▸ **ЧТО НУЖНО СДЕЛАТЬ**
- 1) Перескажи текст о Константинополе в двух предложениях.
- 2) Продолжи текст о Константинополе, начав сразу после его последнего предложения.

▸ **ТЕКСТ**
■ ■ ■ ■
После падения Константинополя все изменилось. Все, в том числе венецианцы, генуэзцы и граждане Рагузы, поспешили принести победителю поздравления и выразили готовность при необходимости увеличить сумму дани. Поздравили султана и рыцари Родоса, сообщив, правда, что не могут выплачивать дань без позволения папы. Мехмед стяжал огромную славу и авторитет в исламском мире – для надежности он еще и отправил в турне по мусульманским странам отрубленную голову – якобы голову Константина. Несомненно, поначалу Завоеватель был обескуражен прискорбным состоянием города, однако у него был проницательный взгляд: копоть и руины не мешали ему увидеть главное.

* * *

Константинополь оставался прекраснейшим городом мира. Христиане веками убивали друг друга за право владеть им: крестоносцы, претенденты на императорский престол, честолюбивые сербские правители, болгарские ханы, пившие вино из оправленных в золото вражьих черепов. За тысячу лет Константинополь пережил двадцать девять осад, успехом из них завершилось восемь. Король Неаполя по-прежнему полагал, что права на город принадлежат ему; позже Карл Анжуйский купил у угасающей династии Палеологов императорский титул и совершил ложный выпад – поход по землям Италии, который обеспокоил даже самого султана.
■ ■ ■ ■
▸ **ИСХОДНЫЕ ДАННЫЕ**
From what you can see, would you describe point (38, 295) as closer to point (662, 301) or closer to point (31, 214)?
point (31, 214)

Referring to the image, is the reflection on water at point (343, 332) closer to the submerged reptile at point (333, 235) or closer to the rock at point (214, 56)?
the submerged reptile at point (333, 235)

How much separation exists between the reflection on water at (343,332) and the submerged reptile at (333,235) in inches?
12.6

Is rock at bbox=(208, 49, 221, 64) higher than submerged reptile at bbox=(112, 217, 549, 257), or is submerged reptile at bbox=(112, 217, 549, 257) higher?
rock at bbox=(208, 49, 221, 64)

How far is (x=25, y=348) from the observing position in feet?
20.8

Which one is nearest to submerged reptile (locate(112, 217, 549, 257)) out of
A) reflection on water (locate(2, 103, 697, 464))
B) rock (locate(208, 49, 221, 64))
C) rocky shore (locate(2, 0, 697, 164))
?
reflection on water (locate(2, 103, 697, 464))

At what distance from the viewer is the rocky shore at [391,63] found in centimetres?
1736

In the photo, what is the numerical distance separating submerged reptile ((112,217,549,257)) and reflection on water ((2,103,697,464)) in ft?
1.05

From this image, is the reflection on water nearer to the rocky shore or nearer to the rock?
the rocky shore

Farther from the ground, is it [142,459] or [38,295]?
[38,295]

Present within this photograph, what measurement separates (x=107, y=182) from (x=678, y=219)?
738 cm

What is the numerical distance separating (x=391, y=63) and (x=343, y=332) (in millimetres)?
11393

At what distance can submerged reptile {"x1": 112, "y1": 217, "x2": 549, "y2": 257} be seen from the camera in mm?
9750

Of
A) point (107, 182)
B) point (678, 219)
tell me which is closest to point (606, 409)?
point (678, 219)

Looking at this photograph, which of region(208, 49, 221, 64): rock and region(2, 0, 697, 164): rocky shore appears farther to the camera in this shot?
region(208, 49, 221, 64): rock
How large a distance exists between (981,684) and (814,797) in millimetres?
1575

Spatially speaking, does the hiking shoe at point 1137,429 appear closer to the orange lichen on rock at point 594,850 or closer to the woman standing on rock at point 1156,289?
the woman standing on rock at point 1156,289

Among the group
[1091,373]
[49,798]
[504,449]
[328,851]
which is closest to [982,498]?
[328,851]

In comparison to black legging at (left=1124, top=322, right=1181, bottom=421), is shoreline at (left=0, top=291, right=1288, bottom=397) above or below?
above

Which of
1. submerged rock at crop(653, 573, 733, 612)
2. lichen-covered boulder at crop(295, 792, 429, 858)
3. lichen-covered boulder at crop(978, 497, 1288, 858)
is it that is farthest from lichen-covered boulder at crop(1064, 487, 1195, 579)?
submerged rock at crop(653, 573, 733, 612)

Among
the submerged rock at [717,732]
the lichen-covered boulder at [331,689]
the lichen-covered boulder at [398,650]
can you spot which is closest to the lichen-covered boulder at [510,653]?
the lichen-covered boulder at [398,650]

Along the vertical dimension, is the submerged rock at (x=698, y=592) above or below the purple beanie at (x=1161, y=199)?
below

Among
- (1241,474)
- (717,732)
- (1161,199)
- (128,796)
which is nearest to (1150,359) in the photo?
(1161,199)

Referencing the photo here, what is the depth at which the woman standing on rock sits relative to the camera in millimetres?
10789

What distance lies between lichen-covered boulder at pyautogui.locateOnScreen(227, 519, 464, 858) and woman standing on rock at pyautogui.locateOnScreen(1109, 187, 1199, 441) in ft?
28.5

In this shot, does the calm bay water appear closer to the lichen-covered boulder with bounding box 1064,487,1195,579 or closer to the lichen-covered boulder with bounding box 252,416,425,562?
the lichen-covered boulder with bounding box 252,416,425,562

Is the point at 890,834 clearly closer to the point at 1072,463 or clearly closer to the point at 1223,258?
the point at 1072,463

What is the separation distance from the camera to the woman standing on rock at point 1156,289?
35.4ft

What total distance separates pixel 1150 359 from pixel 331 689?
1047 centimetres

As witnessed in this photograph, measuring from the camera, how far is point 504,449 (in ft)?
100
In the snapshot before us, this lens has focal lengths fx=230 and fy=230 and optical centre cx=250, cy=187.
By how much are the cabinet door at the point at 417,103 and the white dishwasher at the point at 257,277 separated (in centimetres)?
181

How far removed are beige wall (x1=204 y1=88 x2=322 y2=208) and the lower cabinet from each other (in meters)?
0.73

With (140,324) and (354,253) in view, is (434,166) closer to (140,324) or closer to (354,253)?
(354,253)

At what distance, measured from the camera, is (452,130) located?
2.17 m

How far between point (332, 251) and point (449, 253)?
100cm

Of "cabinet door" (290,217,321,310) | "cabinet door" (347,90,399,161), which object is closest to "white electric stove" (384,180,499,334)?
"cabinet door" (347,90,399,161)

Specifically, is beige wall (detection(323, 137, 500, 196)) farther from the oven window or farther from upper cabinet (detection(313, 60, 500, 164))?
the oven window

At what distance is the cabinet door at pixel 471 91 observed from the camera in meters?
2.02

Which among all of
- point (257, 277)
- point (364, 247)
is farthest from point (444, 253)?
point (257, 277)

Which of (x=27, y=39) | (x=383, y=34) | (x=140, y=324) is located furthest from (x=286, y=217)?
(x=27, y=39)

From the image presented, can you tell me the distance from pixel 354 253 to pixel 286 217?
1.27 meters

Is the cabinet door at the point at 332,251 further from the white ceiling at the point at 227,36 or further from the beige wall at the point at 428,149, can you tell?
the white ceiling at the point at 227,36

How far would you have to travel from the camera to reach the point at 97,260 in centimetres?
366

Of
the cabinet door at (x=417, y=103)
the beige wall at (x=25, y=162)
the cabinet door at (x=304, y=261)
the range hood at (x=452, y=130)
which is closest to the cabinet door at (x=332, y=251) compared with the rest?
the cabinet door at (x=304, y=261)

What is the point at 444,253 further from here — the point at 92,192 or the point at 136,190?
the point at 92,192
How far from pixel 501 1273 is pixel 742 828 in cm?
■ ■ ■ ■
▸ **ОТВЕТЫ НИЖЕ**
- 1) После падения Константинополя венецианцы, генуэзцы, граждане Рагузы и рыцари Родоса поспешили поздравить султана Мехмеда, который стяжал огромную славу в исламском мире. Город при этом оставался прекраснейшим в мире: за тысячу лет он пережил двадцать девять осад, из которых успехом завершились восемь.

- 2)
Казалось, по некой прихоти географии или политики этому городу всегда суждено быть первым городом мира. Византийцы считали его пупом Земли. Венецианцы, захватив Константинополь в 1204 году, некоторое время размышляли, не перенести ли им сюда всю свою Венецию, но потом отказались от этой затеи – возможно, потому, что их собственный город был уже так набит награбленными византийскими сокровищами, что слишком хлопотно было бы везти их все назад. В 1503 году, через пятьдесят лет после османского завоевания, Андреа Гритти, который в юности учился торговому делу в Стамбуле, а позже стал дожем, писал: «Мягкий климат, море, защищающее Константинополь с двух сторон, и красота окружающих земель дарят этому городу положение, которое, как думается, можно назвать прекраснейшим и самым выгодным не только в Азии, но и во всем мире». Бусбек сто лет спустя заметил, что сама природа позаботилась о том, чтобы город, стоящий на этом месте, был столицей мира[10]. Еще один венецианец, Бенедетто Рамберти, был настолько потрясен здешними красотами, что написал: «Местоположение Константинополя так очаровательно, что его не только невозможно описать словами, но и затруднительно охватить мыслью». Римский путешественник делла Валле, побывавший в городе в XVII веке, пишет о каскадах домов с нависающими над улицей большими верандами, скрытыми за ставнями, об их тени, о белоснежных зданиях и зеленых кипарисах, и заключает: «Вид сей столь прекрасен, что вряд ли, думается мне, найдется в мире город, который выглядел бы лучше, ежели смотреть со стороны». Многие годы спустя в поисках исполненного идеального очарования образа, достойного украсить купол мечети в Албании или стену в доме торговца-грека, жители империи инстинктивно обращались к ее столице и рисовали купола Стамбула, дворцы и кипарисы на берегах Золотого Рога. Поэт Наби сказал: «Красота эта столь несравненна, что море заключило ее в свои объятия». «Что за удивительный город, – писал Турсун-бей, турецкий историк, служивший при дворе Баязида II, наследника Мехмеда, – здесь за мелкую монетку вас перевезут на лодке из Азии в Европу».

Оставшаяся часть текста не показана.